Prises d'otages : des médias au plus près de l'événement, trop près ?
La traque, les prises d'otage, le déploiement des forces de l'ordre, l'assaut, le bilan macabre. Minute après minute, les médias ont suivi cette journée et ses rebondissements. Les médias français bien sûr – TF1 et France 2 ont bousculé leurs programmes pour suivre en direct les opérations – mais aussi les médias étrangers. CNN, la BBC, Al-Jazeera étaient eux aussi en édition spéciale hier, les yeux rivés sur Paris et la région parisienne.
De très nombreux journaux étrangers consacrent d'ailleurs ce matin leur Une aux prises d'otages, de The Hindu en Inde au South China Morning Post en passant par El Mercurio au Chili.

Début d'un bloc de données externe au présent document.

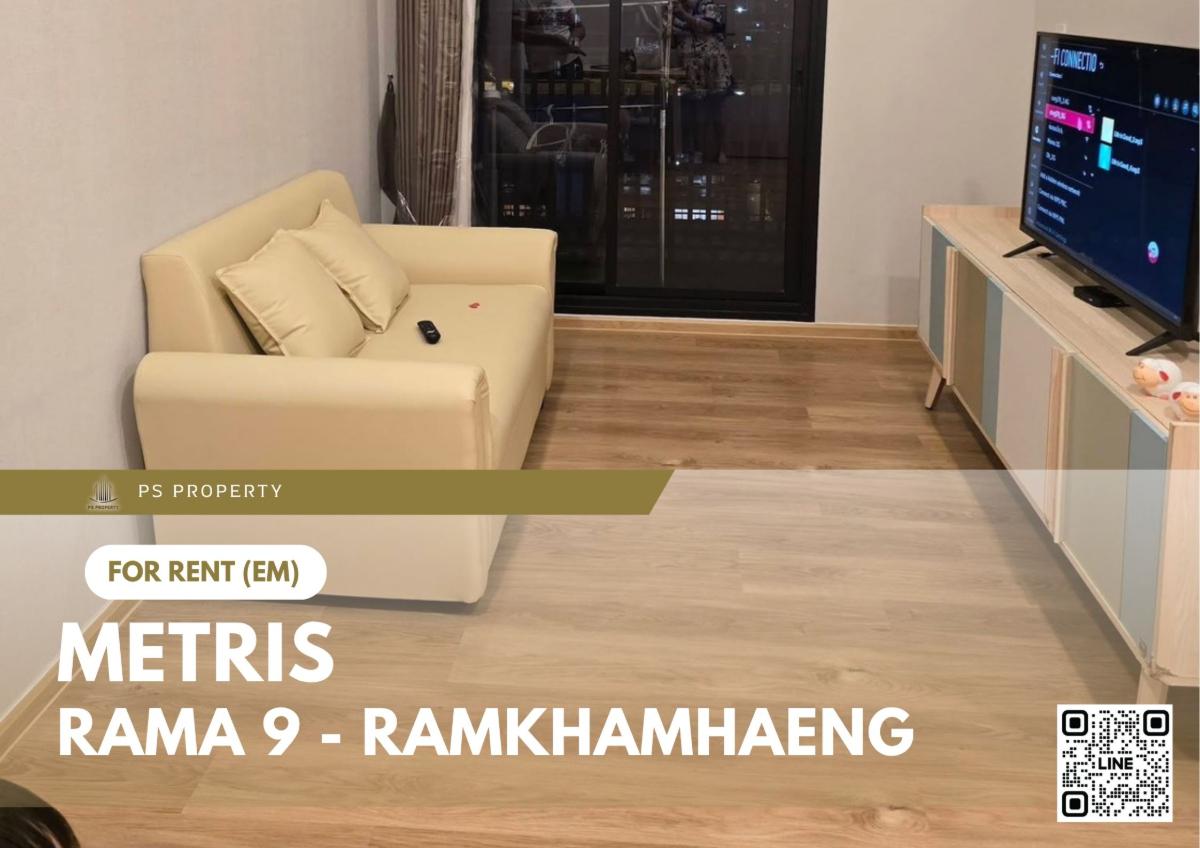 รูป ให้เช่า 🔥 Metris Rama 9 - Ramkhamhaeng 🔥 เฟอร์นิเจอร์ และ เครื่องใช้ไฟฟ้าครบ ใกล้ Airport Link รามคำแหง - รูปที่ 1/9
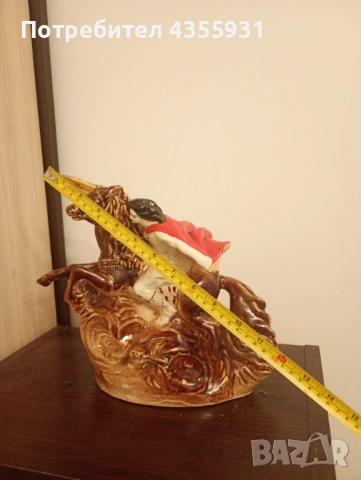 СССР стар руски порцелан Фарфоровая статуетка фигурка , снимка 7 - Антикварни и старинни предмети - 52150733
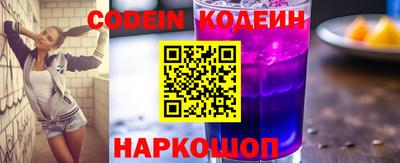 первитин Малгобек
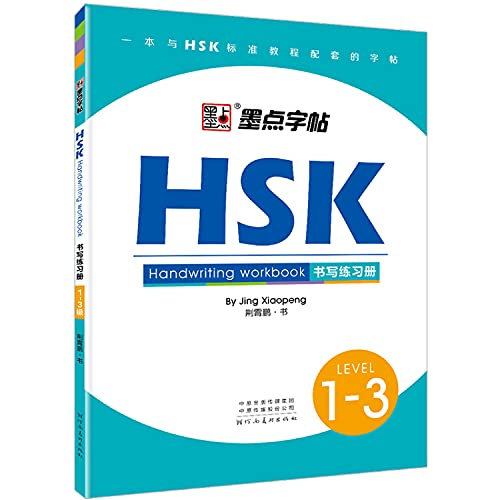 Immagine dell'editore per Hsk Handwriting Workbook Level 13 venduto da PBShop.store US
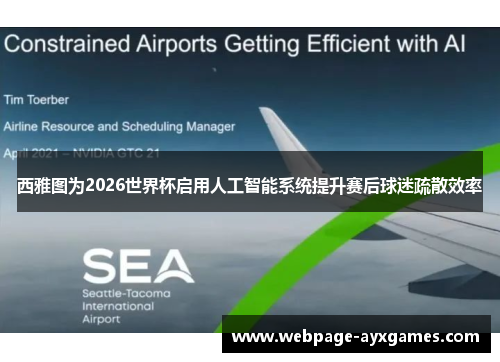 西雅图为2026世界杯启用人工智能系统提升赛后球迷疏散效率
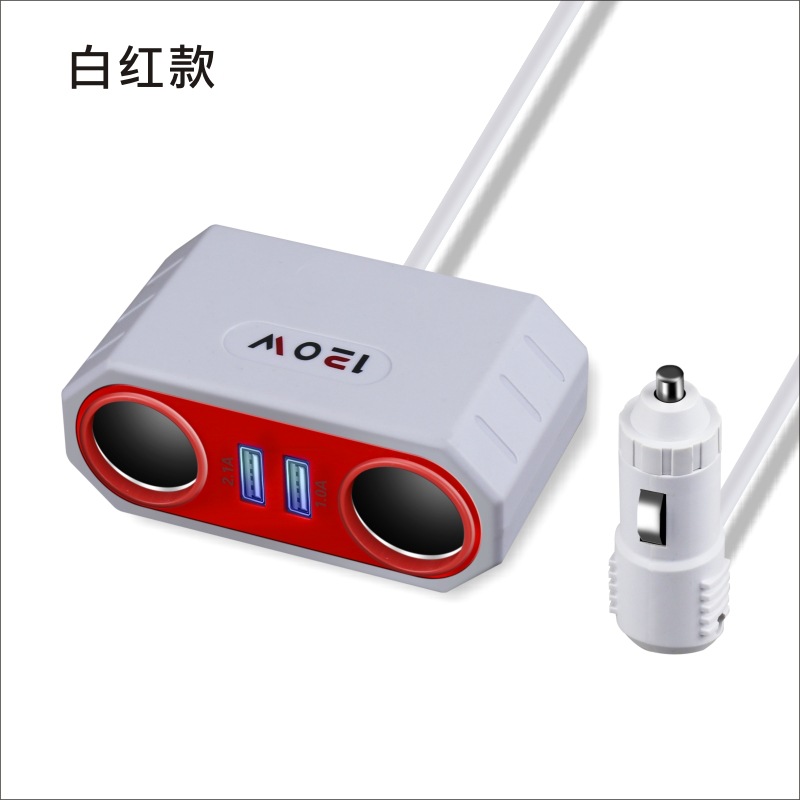 Car cigarette lighter one-to-two multi-function car adapter multi-purpose plug one-to-two USB mobile phone charger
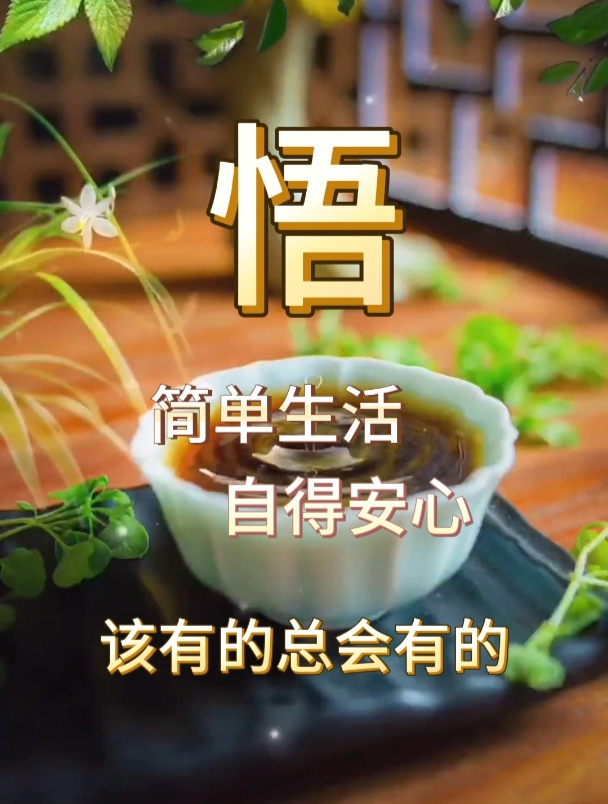 悟:简单生活,自得安心,用心做好手边的事,该有的,总会有的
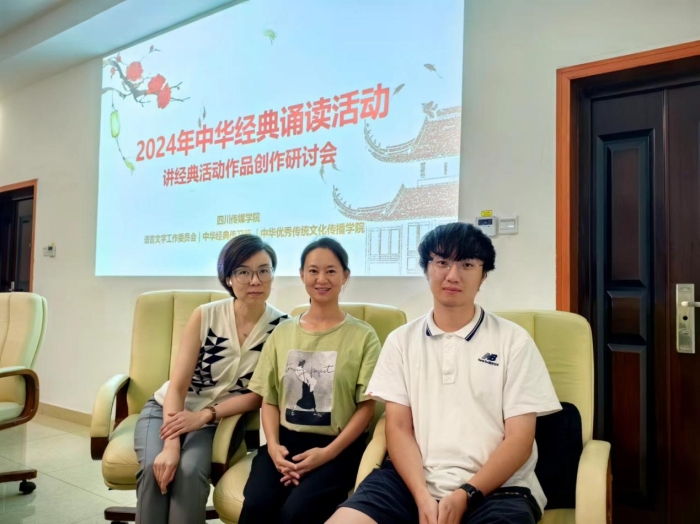 中华经典诵读活动讲经典研讨会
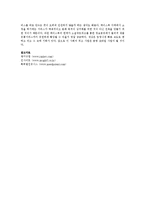 f-commerce의 개념과 현황 등 국내의 f-commerce 사례 조사와 f-commerce를 트위터에 적용 가능한지와 향후 전망-7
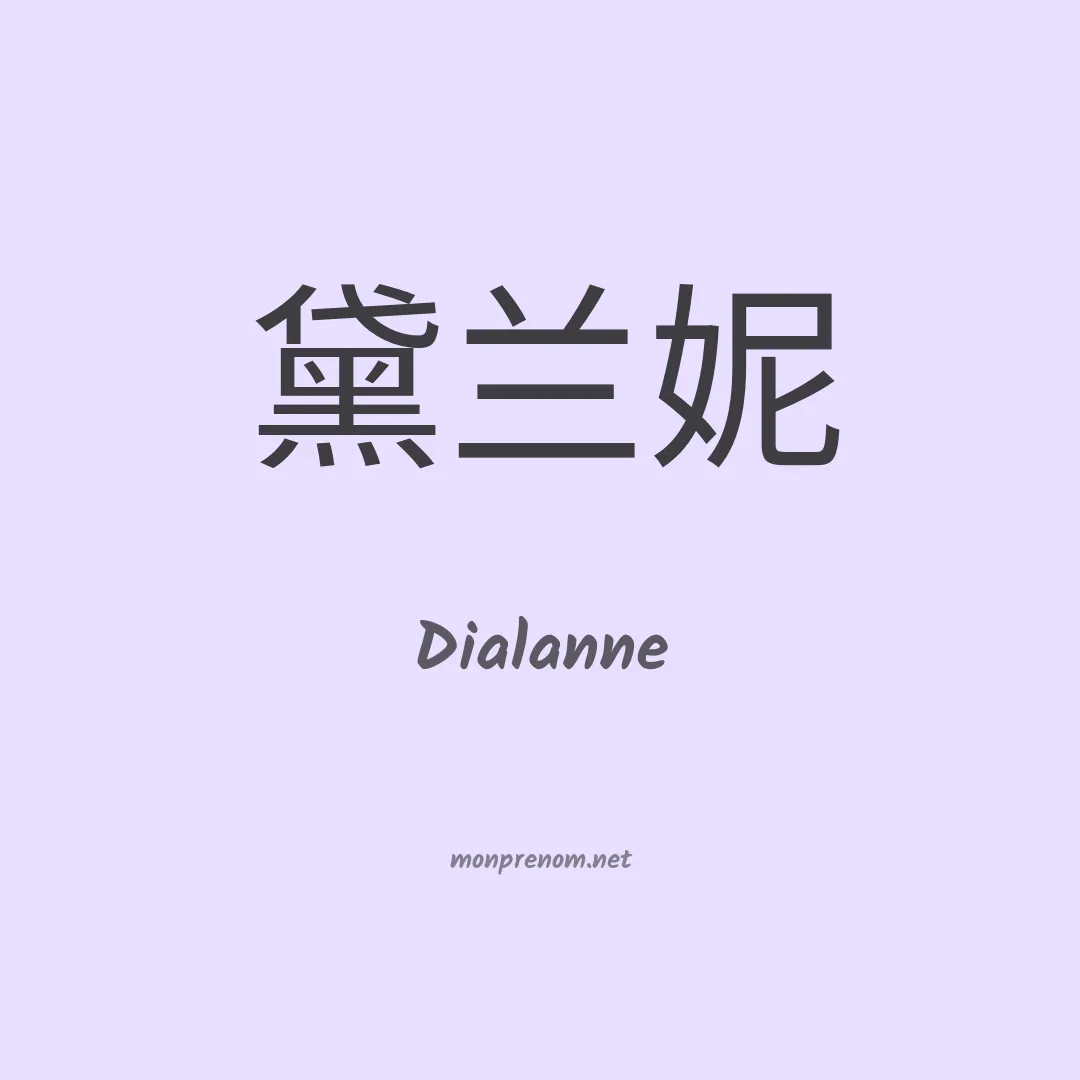 Dialanne en chinois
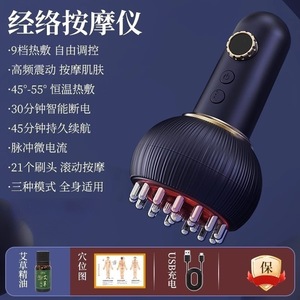 Electric Cupping Set G16 Infrared Physiotherapy <b>USB</b> Power Button <b>Control</b> For Massage And Health Care - Product Image 4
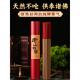 越南老山檀香家用礼佛香供香财神香竹签香观音香天然供佛惠安沉香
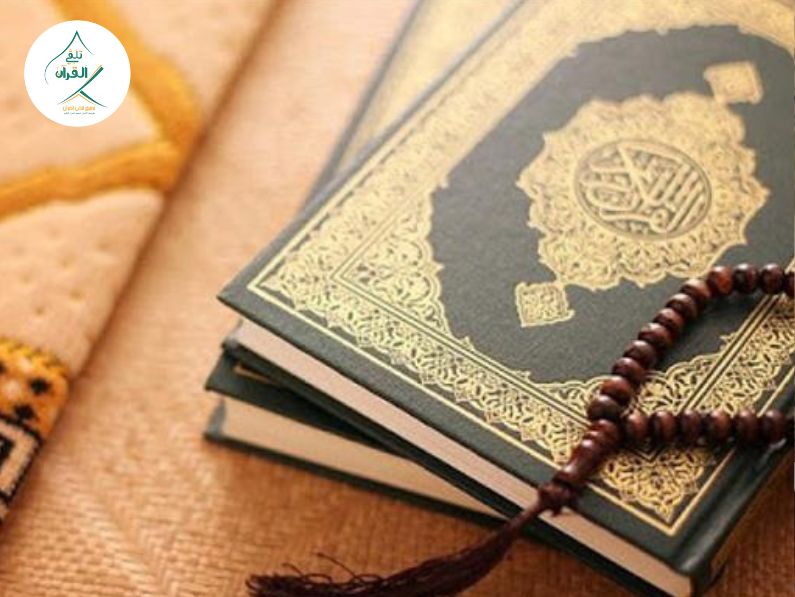 تلقي القرآن - ورد القرآن اليومي للطلاب: الروتين القرآني اليومي في زحمة المدارس ورد القرآن اليومي للطلاب: الروتين القرآني اليومي في زحمة المدارس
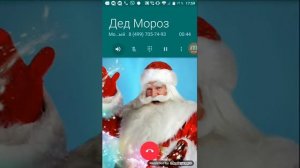 Я звоню Деду Морозу. Шок!!!!!!!!!!! Он мне ответил!!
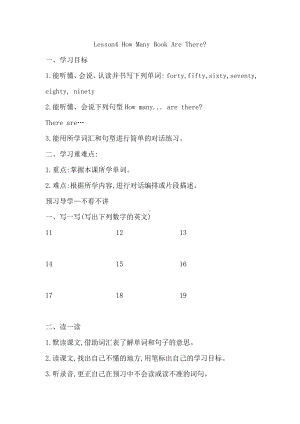 冀教版（三起）四下Unit 1 Hello Again!-Lesson 4 How Many Books Are There -教案、教学设计--(配套课件编号：c08b5).doc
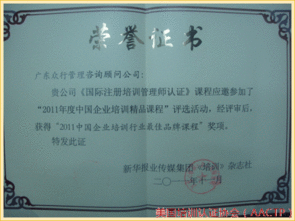aactp國際注冊培訓師榮獲 2011中國企業培訓精品課程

Des journaux choqués pour la plupart par la violence de cette journée : "'The bloody climax" titre The Times en Grande Bretagne, avec une photo de l'assaut au supermarché casher. "La bataille de Paris" titre de son côté le Corriere della sera en Italie. En Allemagne, Die Tageszeitung titre La France attaquée avec une photo en gros plan d'un homme du GIGN en équipement, l'arme pointée.
Des médias qui manquent de recul ?
Que les prises d'otages aient eu lieu sous les yeux du monde entier n’est pas nouveau. Ce qui est plus rare, c'est que les médias étaient parfois au coeur même des événements. Un caméraman de France 2 par exemple se trouvait tout près des forces de l’ordre en train de se déployer près du supermarché casher. Les reporters de BFM TV et RTL ont contacté les preneurs d’otage et réalisé des interviews. Dès 15h, au beau milieu de l’événement, le CSA publie un communiqué pour appeler les médias audiovisuels à "agir avec le plus grand discernement", dans le double objectif d’assurer la sécurité de leurs équipes et de permettre aux forces de l’ordre de remplir leur mission avec toute l’efficacité requise".
Le Conseil Supérieur de l’Audiovisuel n’est pas le seul à émettre des critiques. Des dizaines d’internautes sur Twitter s’interrogent : Pourquoi montrer le dispositif de si près ? Pourquoi avoir appelé sur les lieux d'une prise d'otages ? N’est-ce pas gêner les forces de l'ordre ? Et si les preneurs d'otages ont accès eux aussi aux médias ? La couverture minute par minute a également donné lieu à des erreurs, sur le bilan des assauts notamment. "Attention aux fausses informations" écrivait sur Twitter la préfecture de police de paris de Paris. "Merci de ne relayer que les infos donnés par les autorités officielles".
Jusqu'où peut-on aller ?
Au lendemain de la double prise d’otages, certains médias s’interrogent : jusqu’où peut-on aller ? "Cette couverture de l’actualité a par moments donné à l’événement les allures d’un film d’action ou d’un jeu vidéo, créant une fascination malsaine" écrit Dominique Quinio, patronne de La Croix, dans un éditorial. Marianne de son côté se livre à une critique en règle de la couverture médiatique "irresponsable" de certaines chaînes de télévision.
Ce midi, enfin, c’est Manuel Valls qui s’emporte contre la Une de l’hebdomadaire Le Point. "Je ne vous cache pas mon dégoût" martèle le Premier ministre, choqué qu’un média diffuse la photo "du policier abattu lâchement par des terroristes" . Cette photo montre "la violence, la barbarie, et la lâcheté des terroriste" affirme le directeur de la publication du Point Etienne Gernelle dans un texte publié sur le site du magazine : "Nous pensons que nous ne pouvons pas occulter cette réalité, justement parce qu'elle est insupportable".